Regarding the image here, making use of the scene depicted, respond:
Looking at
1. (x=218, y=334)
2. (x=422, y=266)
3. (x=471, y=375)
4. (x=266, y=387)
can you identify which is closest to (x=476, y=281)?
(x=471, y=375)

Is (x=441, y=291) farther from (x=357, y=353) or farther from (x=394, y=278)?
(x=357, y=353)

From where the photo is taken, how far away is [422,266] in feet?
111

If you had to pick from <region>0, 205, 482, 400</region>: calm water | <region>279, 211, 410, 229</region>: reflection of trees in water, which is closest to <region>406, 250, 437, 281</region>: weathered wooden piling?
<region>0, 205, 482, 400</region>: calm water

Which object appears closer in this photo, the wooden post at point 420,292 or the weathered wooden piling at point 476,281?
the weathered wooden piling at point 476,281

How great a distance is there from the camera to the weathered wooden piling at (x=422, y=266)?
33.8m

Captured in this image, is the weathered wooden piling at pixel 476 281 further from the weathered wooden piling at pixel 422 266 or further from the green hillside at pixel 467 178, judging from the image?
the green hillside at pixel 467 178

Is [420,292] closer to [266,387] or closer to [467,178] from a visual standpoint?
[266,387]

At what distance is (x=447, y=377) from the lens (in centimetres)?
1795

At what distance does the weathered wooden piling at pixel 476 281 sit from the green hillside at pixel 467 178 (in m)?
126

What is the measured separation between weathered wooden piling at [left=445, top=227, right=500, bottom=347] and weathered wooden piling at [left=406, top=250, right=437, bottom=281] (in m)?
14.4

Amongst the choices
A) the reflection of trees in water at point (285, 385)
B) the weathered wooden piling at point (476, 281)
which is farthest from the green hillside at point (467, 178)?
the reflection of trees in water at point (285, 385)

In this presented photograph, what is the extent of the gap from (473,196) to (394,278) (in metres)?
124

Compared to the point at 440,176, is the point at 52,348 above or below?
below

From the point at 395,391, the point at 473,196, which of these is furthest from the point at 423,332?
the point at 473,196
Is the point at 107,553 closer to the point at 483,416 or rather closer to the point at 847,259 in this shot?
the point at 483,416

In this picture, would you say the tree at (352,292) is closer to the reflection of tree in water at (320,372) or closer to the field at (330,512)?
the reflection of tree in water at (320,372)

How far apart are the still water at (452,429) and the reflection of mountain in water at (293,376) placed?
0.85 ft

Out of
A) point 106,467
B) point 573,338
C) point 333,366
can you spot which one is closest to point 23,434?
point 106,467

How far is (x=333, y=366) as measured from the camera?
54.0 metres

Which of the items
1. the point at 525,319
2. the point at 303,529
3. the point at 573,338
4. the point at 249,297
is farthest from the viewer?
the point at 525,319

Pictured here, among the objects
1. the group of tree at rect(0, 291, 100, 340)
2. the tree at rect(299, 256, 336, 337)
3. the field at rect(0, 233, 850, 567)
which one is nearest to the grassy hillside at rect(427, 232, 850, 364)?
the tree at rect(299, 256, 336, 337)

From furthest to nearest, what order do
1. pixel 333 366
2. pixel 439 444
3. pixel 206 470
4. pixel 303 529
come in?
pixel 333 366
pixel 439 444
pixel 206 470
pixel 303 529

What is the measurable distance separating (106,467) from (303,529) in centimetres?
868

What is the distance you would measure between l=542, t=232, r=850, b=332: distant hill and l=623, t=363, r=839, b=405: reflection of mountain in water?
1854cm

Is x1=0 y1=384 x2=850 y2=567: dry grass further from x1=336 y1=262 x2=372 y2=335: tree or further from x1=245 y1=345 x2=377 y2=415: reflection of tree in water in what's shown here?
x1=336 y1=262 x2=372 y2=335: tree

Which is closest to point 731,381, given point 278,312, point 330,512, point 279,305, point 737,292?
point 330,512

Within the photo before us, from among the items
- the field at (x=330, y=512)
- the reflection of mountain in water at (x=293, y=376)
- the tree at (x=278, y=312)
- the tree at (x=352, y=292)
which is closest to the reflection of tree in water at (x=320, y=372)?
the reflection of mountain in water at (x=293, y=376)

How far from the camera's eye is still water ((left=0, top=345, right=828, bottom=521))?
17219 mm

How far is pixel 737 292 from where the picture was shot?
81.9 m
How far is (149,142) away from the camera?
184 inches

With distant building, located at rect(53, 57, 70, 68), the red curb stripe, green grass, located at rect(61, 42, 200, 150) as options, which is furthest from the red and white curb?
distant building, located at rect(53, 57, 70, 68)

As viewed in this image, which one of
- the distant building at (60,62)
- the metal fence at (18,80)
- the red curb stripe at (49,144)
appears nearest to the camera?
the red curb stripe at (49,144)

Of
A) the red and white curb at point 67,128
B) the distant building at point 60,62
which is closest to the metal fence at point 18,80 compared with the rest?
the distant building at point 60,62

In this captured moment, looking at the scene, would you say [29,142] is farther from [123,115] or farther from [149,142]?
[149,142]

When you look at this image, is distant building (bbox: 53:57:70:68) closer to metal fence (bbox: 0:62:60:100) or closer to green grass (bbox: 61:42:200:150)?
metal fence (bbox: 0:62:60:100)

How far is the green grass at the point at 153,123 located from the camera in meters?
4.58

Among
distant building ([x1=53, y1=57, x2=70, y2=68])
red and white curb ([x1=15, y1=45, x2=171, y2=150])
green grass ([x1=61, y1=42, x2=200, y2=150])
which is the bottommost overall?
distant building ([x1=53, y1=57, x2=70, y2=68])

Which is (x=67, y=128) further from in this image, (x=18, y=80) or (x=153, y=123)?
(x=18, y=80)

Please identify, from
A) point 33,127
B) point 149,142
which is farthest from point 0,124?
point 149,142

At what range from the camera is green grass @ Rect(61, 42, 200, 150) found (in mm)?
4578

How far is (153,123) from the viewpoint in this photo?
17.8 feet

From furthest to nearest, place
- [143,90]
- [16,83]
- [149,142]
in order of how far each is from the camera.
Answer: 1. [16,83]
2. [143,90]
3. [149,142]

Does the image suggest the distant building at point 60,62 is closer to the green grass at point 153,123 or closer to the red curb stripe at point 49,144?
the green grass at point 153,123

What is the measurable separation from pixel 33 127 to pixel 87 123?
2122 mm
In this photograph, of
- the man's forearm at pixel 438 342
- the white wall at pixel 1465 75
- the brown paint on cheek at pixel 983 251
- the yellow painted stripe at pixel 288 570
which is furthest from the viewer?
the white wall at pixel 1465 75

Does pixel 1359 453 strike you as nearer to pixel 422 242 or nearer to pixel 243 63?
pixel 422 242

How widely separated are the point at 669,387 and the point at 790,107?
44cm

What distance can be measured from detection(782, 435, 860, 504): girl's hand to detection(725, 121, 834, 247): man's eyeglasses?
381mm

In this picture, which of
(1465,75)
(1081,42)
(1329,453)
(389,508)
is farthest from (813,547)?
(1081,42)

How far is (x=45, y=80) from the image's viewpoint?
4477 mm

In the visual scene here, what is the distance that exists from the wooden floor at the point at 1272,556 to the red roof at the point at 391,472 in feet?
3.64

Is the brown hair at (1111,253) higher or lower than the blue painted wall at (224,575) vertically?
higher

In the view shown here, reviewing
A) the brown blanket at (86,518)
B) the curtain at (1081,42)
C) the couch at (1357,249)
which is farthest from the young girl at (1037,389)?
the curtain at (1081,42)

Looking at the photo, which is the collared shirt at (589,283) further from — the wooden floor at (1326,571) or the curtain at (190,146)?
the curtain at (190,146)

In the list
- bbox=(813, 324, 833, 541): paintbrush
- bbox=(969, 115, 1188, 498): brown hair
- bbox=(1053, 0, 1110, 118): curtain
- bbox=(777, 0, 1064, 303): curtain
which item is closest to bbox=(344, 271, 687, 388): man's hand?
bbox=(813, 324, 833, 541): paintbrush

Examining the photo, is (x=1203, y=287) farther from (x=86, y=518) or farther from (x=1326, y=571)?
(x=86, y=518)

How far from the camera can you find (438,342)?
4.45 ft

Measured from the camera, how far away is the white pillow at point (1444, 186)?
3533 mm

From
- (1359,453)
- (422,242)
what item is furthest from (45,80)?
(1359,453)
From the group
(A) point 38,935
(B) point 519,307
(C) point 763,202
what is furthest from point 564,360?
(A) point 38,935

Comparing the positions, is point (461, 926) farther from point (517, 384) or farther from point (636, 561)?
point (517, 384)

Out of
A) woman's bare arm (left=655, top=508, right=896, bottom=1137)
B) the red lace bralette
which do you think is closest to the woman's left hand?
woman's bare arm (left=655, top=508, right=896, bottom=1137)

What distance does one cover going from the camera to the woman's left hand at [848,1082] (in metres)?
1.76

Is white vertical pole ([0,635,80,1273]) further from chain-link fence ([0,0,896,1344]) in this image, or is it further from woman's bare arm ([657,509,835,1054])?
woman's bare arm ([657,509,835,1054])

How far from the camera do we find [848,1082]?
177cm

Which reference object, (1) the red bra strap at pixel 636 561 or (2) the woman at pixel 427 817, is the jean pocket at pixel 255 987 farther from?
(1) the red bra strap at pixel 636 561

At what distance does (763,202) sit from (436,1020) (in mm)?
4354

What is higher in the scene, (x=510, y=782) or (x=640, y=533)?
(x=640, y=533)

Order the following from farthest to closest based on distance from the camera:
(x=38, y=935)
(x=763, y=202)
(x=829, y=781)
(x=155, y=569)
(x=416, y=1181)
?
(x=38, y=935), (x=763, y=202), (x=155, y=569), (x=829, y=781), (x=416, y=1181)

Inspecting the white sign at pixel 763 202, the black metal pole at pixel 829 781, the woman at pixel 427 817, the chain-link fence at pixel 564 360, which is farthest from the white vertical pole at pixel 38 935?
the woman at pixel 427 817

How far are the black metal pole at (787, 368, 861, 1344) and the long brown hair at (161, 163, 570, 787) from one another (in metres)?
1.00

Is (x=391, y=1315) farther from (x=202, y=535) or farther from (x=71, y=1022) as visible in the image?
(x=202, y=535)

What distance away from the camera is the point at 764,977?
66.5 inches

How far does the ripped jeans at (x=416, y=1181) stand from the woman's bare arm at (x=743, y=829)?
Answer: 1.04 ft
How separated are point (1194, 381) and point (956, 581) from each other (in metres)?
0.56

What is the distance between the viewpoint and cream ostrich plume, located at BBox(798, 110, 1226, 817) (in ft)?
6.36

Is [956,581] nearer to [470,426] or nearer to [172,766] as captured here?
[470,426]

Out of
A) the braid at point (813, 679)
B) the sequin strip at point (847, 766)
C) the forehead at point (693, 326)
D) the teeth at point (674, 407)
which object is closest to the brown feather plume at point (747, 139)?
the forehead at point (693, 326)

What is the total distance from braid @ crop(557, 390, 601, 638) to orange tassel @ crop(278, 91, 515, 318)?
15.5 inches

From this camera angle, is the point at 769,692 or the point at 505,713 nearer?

□ □ □ □ □

▶ [WORK INSTRUCTIONS]:
Nothing but the lines from the one with "Is white vertical" through the last line should be repeated, each exactly as it stands.

▶ [EXERCISE OUTPUT]:
Is white vertical pole ([0,635,80,1273]) further from chain-link fence ([0,0,896,1344]) in this image, or is it further from woman's bare arm ([657,509,835,1054])?
woman's bare arm ([657,509,835,1054])

How far from the camera do we find [848,1082]?
177cm

Which reference object, (1) the red bra strap at pixel 636 561 or (2) the woman at pixel 427 817, is the jean pocket at pixel 255 987 farther from?
(1) the red bra strap at pixel 636 561

At what distance does (763,202) sit from (436,1020) (in mm)?
4354

What is higher in the scene, (x=510, y=782) or (x=640, y=533)?
(x=640, y=533)

Order the following from farthest to closest based on distance from the camera:
(x=38, y=935)
(x=763, y=202)
(x=829, y=781)
(x=155, y=569)
(x=416, y=1181)
?
(x=38, y=935), (x=763, y=202), (x=155, y=569), (x=829, y=781), (x=416, y=1181)

Inspecting the white sign at pixel 763 202, the black metal pole at pixel 829 781, the woman at pixel 427 817, the chain-link fence at pixel 564 360, which is farthest from the white vertical pole at pixel 38 935?
the woman at pixel 427 817

How far are the black metal pole at (787, 368, 861, 1344) and the long brown hair at (161, 163, 570, 787) from one another (in metres)?
1.00

Is (x=391, y=1315) farther from (x=202, y=535) or farther from (x=71, y=1022) as visible in the image?
(x=202, y=535)

What distance away from the camera is the point at 764,977?
66.5 inches

How far does the ripped jeans at (x=416, y=1181) stand from the woman's bare arm at (x=743, y=829)?
Answer: 1.04 ft
How separated are point (1194, 381) and point (956, 581) from each other (in metres)?
0.56

What is the distance between the viewpoint and cream ostrich plume, located at BBox(798, 110, 1226, 817) (in ft)?
6.36

Is [956,581] nearer to [470,426] or nearer to [172,766] as captured here?
[470,426]

Out of
A) the braid at point (813, 679)
B) the sequin strip at point (847, 766)
C) the forehead at point (693, 326)
D) the teeth at point (674, 407)
which object is closest to the brown feather plume at point (747, 139)?
the forehead at point (693, 326)

What is the total distance from braid @ crop(557, 390, 601, 638) to orange tassel @ crop(278, 91, 515, 318)?
15.5 inches

From this camera angle, is the point at 769,692 or the point at 505,713 nearer?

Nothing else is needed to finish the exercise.